_CONSIGNE A_
Pouvez-vous imprimer à l'identique le passage de l'extrait sur la correspondance d'Atiq Rahimi et de sa fille, en commençant aux mots « Durant les deux » et en vous arrêtant après « de la culture. » ?

_EXTRAIT DU TEXTE_
▶
Durant les deux confinements de 2020, Atiq Rahimi et sa fille Alice, âgée de 23 ans, ont vécu leur isolement séparément et ont entretenu une correspondance, presque quotidienne dans la première période. Il est probable que cette situation ait été assez fréquente entre parents et enfants partout dans le monde, mais ce qui est exceptionnel, et justifiant la publication, c'est que les deux « personnages » d'une correspondance mise en récit et publiée presque aussitôt – et donc naturellement de leur vivant – sont un écrivain bien connu et sa fille qui, comme comédienne en herbe, a déjà le pied à l'étrier dans le monde de la culture.
◀
_CONSIGNE B_
Pouvez-vous reproduire mot pour mot les lignes du listing ci-dessous, de celle qui contient « Of the group comprising » jusqu'à celle qui contient « Considering this image, is », les deux incluses ?

_DONNÉES FOURNIES_
▶
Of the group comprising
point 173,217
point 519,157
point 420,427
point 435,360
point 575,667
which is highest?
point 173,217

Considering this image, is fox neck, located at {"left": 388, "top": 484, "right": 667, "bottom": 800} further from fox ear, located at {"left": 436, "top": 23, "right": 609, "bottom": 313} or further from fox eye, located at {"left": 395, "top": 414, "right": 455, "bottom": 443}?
◀
▶
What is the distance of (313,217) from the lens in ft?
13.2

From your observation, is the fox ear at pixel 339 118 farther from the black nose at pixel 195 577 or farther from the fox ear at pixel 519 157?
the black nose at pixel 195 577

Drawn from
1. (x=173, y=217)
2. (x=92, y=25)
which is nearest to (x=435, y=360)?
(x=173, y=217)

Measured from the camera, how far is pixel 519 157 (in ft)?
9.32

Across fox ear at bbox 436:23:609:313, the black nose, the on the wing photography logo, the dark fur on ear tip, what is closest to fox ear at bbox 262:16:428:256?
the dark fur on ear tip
◀
▶
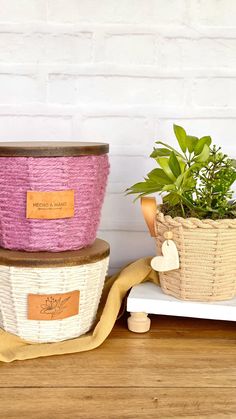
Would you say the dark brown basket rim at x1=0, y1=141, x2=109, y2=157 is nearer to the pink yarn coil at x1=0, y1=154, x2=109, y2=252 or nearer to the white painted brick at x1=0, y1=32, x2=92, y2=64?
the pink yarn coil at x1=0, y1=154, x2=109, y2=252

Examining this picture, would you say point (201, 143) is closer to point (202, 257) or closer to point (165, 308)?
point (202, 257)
◀
_RÉPONSE A_
Durant les deux confinements de 2020, Atiq Rahimi et sa fille Alice, âgée de 23 ans, ont vécu leur isolement séparément et ont entretenu une correspondance, presque quotidienne dans la première période. Il est probable que cette situation ait été assez fréquente entre parents et enfants partout dans le monde, mais ce qui est exceptionnel, et justifiant la publication, c'est que les deux « personnages » d'une correspondance mise en récit et publiée presque aussitôt – et donc naturellement de leur vivant – sont un écrivain bien connu et sa fille qui, comme comédienne en herbe, a déjà le pied à l'étrier dans le monde de la culture.

_RÉPONSE B_
Of the group comprising
point 173,217
point 519,157
point 420,427
point 435,360
point 575,667
which is highest?
point 173,217

Considering this image, is fox neck, located at {"left": 388, "top": 484, "right": 667, "bottom": 800} further from fox ear, located at {"left": 436, "top": 23, "right": 609, "bottom": 313} or further from fox eye, located at {"left": 395, "top": 414, "right": 455, "bottom": 443}?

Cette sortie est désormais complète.